Work on the state park near Kenwood is progressing rapidly. Clearing operations have been started near the old outlet and members of the City Park Commission which is directing the work say they are still besieged with local parties who claim the beauties of nature are being defaced. The commission however is under direction from the state to make the local sites attractive to campers and the work will proceed along this line with plenty of the boulevard left in a natural state. A road to the new bathing beach on Lake Cadillac will be built this fall. Wooden bridges, to be transformed into artistic rustic ones in the spring, will be constructed now. A circular lake shore drive south of the boulevard will be built here, also. With the removal of the poplar and other undesirable brush the second growth timber, oak, maple and pine, is expected to develop into stately groves in the course of a few years.

Assurance that Woodward Development Corp. is going to build a shopping center north of Cadillac was gained Friday by officials who talked with company officials at Southfield. City Manager Donald Mason said company officials assured Cadillac officials that “we are still going to build a shopping center on the same site.” The site is located north of 13th Street and east of U.S. 131 in Haring Township and the City Commission has taken action to annex the property as a first step toward extending sewer and water services to the proposed shopping center. Mayor Ronald Wilson, City Attorney Edward TenHouten and Mason went to Southfield to talk with Woodward officials after a question on the center’s future was raised because of an announcement that part of the property to be purchased had been leased to a scrap iron firm. Woodward officials said they would “work out a deal” with Stanley Fawcett, owner of the property, relative to the lease. Fawcett was out of town today and unavailable for confirmation. Construction of the shopping center is slated to begin this fall and company officials are “looking for a spring opening,” Mason said.

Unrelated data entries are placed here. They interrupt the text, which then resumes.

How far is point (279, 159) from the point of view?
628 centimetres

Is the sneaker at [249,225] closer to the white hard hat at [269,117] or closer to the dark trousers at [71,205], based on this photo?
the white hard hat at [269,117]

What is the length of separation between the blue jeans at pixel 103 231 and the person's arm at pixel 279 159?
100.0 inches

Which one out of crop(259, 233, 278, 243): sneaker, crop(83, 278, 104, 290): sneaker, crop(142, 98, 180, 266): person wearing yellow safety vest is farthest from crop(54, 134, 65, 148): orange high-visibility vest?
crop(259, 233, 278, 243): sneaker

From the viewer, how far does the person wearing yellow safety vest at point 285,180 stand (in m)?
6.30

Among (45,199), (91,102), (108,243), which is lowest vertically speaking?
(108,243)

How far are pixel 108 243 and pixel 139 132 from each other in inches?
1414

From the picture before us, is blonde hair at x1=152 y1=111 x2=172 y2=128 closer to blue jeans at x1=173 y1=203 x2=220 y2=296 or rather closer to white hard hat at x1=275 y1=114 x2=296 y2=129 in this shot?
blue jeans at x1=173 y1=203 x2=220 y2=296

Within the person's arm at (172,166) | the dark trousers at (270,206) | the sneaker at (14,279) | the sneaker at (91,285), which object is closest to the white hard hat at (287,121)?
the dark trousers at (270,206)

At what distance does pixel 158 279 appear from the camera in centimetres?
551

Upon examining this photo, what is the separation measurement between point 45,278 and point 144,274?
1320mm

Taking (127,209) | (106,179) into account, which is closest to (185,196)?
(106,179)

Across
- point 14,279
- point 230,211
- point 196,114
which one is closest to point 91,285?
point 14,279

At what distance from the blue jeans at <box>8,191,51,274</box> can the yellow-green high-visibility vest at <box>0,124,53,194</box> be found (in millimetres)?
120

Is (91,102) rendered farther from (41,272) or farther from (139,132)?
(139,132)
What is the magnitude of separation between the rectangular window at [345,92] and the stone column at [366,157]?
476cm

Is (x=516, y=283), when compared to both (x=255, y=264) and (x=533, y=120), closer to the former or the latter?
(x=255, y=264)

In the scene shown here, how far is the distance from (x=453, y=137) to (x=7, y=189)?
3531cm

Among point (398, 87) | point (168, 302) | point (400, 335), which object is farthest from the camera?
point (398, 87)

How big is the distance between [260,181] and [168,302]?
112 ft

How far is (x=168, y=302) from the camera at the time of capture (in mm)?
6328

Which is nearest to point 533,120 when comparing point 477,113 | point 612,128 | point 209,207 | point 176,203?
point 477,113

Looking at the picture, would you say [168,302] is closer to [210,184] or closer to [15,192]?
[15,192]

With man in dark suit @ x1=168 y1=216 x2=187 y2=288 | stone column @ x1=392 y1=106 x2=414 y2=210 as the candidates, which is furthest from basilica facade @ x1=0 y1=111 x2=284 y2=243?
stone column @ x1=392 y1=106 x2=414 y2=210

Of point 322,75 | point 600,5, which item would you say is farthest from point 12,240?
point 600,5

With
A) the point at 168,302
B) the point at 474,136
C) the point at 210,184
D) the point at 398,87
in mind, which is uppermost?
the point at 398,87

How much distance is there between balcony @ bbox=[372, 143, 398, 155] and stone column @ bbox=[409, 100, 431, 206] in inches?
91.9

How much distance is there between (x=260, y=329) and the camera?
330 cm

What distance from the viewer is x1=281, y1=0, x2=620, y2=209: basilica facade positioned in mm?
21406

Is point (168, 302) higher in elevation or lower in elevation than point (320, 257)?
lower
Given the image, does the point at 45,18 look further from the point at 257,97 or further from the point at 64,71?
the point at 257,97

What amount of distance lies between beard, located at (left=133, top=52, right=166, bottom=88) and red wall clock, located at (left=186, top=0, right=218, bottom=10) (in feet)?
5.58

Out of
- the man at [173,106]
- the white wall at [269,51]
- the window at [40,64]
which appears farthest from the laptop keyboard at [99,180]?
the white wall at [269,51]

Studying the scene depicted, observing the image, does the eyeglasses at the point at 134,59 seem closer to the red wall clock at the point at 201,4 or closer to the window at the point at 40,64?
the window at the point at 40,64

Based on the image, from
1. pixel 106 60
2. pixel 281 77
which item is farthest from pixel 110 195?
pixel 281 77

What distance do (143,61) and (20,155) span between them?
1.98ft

Ground will be broken in the spring but it will be three years before Cadillac school building projects are completed. Voters set the wheels in motion Tuesday by approving two proposals designed to alleviate overcrowding and improve technology. Voters approved both proposals by a 60% and 40% margin. The support was a “tremendous turnaround,” said CAPS Superintendent Fred Carroll. Voters denied a nearly $40 million bond proposal in February 1995 by a 64% to 32% margin. “It was a tremendous turnaround really due to the process this time,” Carroll said. “This was a no-frills request that was citizen-driven.” Robert Van Dellen, co-chair of a citizen’s committee that developed the proposals, said the campaign’s success was “participatory democracy at its best.” “We had an incredible, broad-based citizen’s committee that listened to what community residents were willing to support,” Van Dellen said. “We had support from industry that we didn’t have before and we had support from the school board and administration. This community won.”